What, then, does that cosmological scattering of the Savior have to do with story truth versus happening truth? I think that the writer of the Acts of the Apostles told the story of Jesus returning to the Creator in the best way they knew how, with the language and the tools that were available to them in their time. So that means that Jesus' ascension is story true. But my secret disclosure to you about the happening truth of the story is that I just don't know. I wish I could have been there in the first century CE to see these things for myself so that I don't need to live my life of faith based on the stories passed down through the ages in a book that's been translated through at least three languages before it came to a format that I can read. I really wish that I didn't have to go out on a limb to understand these things. But I don't know what happened for sure, and in that is what Lesley Hazelton spoke of in "the doubt essential to faith." I need to live knowing that the story truth and the happening truth of this piece of scripture are both True, even though the two don't agree with each other. [For those of you who have been reading my blog regularly, this lack of agreement is another facet of my struggle to live in the light of the Risen Christ]

I also know that this stance, holding the tension between the story truth of scripture and the uncertain happening truth of it, is something that is highly criticized by many sects of American society. Most prominently, I am reminded of a blog written by a man named Dan Fincke who I met on Twitter a few months back. Fincke is an Atheist, a professor of Philosophy, and in the particular blog I'm thinking of he took aim at the theological conclusion that has been drawn from Jesus' ascension, as it has been written in the Acts of the Apostles. He pointed out an inconsistency; that many Christians deny conceptualizing God as the Old, Bearded Man in the Clouds, but here we have a story of a bearded man who lived approximately 2,000 years ago, had a beard, and was raised into the clouds. Hmm... I see that he has a point. That does seem inconsistent. That is, if you expect the story to be interpreted in light of the Western philosophers and the world view that I described above in this post. I do hope that Prof. Fincke has a chance to read this post and respond to my thoughts on this story from scripture.

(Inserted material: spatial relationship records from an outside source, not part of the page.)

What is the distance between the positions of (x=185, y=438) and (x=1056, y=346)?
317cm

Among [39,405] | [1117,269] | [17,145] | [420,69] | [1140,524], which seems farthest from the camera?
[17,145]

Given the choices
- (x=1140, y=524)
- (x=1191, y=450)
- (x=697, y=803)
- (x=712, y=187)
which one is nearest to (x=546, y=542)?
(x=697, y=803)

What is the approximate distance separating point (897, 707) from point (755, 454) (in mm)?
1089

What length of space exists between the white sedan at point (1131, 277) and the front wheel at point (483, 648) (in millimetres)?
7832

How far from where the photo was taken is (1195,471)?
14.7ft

So where is my conclusion? If the readings for Ascension Sunday were the basis for a formation class that I was teaching, I would spend the larger portion of class time wading through objections, such as Prof. Fincke's, that are brought against the scripture passages. I would welcome the discussion that is spawned by the formation candidates' own doubts and misgivings about the happening truth of the story. And then, in the end, I would try to offer the passage from John's Gospel as a way to highlight the point of Ascension Sunday. I think the point is that Jesus came to preach and walk a new way to God. And I think that Christ's glory is our glory, too, and that it is found at the cross. When we let go of our own ambitions or the ambitions that the world tells us we ought to pursue, we are free to love and serve like Christ did. And that might be how we live as Easter people.